Freude über den überraschenden Sieg gegen Polen? Ja! Euphorie? Nicht wirklich. Dabei hatte das deutsche Team nach all den Misserfolgen der vergangenen Jahre doch endlich wieder einen großen Sieg errungen, einen der meist genannten Geheimfavoriten geschlagen. Nicht in einem bedeutungslosen Testspiel, sondern zum Auftakt der Weltmeisterschaft in Katar.
Da geht noch mehr
Es beschleicht einen das gute Gefühl, dass diese Mannschaft noch wesentlich mehr will - und dazu auch in der Lage ist. "Die erste Hälfte war sehr, sehr gut. Spielerisch und taktisch", analysierte Sigurdsson. Doch im zweiten Durchgang drohte die Partie zu kippen.

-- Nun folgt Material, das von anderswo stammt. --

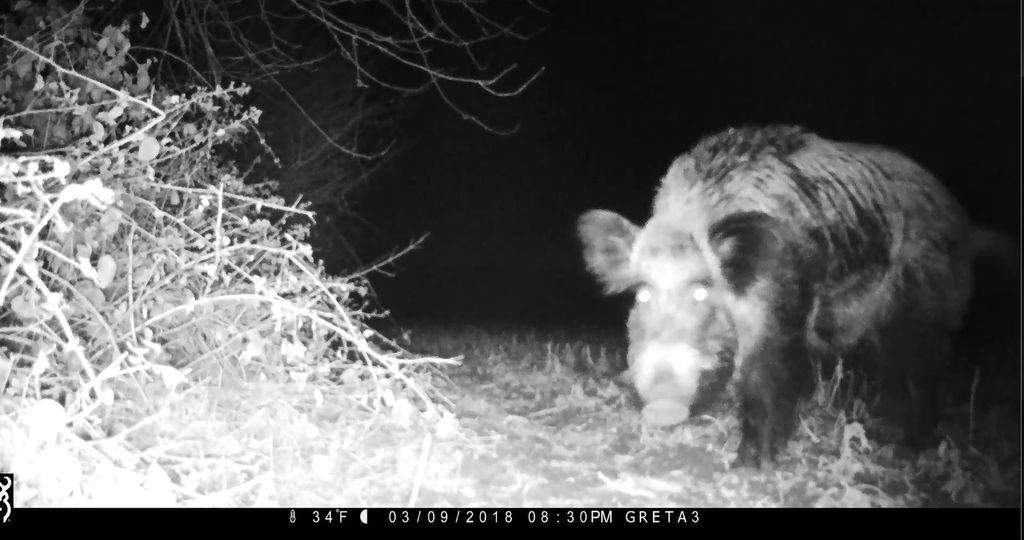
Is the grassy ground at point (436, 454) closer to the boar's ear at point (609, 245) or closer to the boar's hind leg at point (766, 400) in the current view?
the boar's hind leg at point (766, 400)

Kleine technische Fehler hier, ein paar ausgelassene Möglichkeiten dort. Das kann schon reichen, um gegen ein Topteam wie Polen zu verlieren. Im vergangenen Jahr musste das DHB-Team diese Erfahrung in den WM-Playoffs gleich zwei Mal machen. Doch dieses Mal war etwas anders. Die Deutschen stemmten sich mit einer lange nicht mehr gesehenen Überzeugung dagegen.
"Wir haben viele starke Typen und haben uns durchgekämpft, der Zusammenhalt war super", beschrieb der Bundestrainer die zweiten 30 Minuten in Doha: "Es war wichtig, dass wir nie in Rückstand geraten sind."
Bayern-Stars als DHB-Fans
Vielleicht färbte ein wenig auch das Siegergen der Herren auf die DHB-Profis ab, die es sich unterm Hallendach in einer Loge gemütlich gemacht hatten. Einige Vertreter des FC Bayern München um Thomas Müller, Manuel Neuer und Mario Götze waren zum Abschluss ihres Trainingslagers in die Planstadt Lusail gekommen, um ihren Sportskameraden die Daumen zu drücken.

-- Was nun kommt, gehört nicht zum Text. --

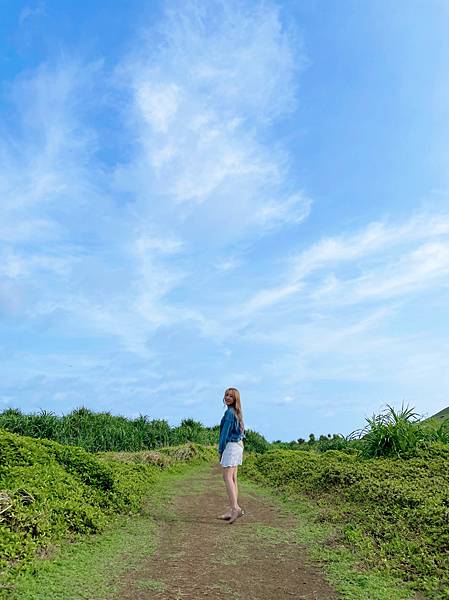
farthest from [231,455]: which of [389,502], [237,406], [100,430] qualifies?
[100,430]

"Das war ein WM-Auftakt nach Maß", jubelte Neuer hinterher. Müller ergänzte: "Das war schon klasse. Wir freuen uns alle für euch - naja, fast alle. Nur Robert Lewandowski konnte auf der Tribüne nicht so mit uns mitfeiern." Der hatte natürlich seinen polnischen Landsleuten die Daumen gedrückt.
Polens Coach Biegler bedient
Noch bedienter als Lewandowski war Polens Nationalcoach Michael Biegler. Der Deutsche strahlt ohnehin selten die pure Freude aus, nach der Niederlage machte er aber ein Gesicht, dass man ihm das Aufnahmegerät lieber mit weit ausgestrecktem Arm entgegenhielt.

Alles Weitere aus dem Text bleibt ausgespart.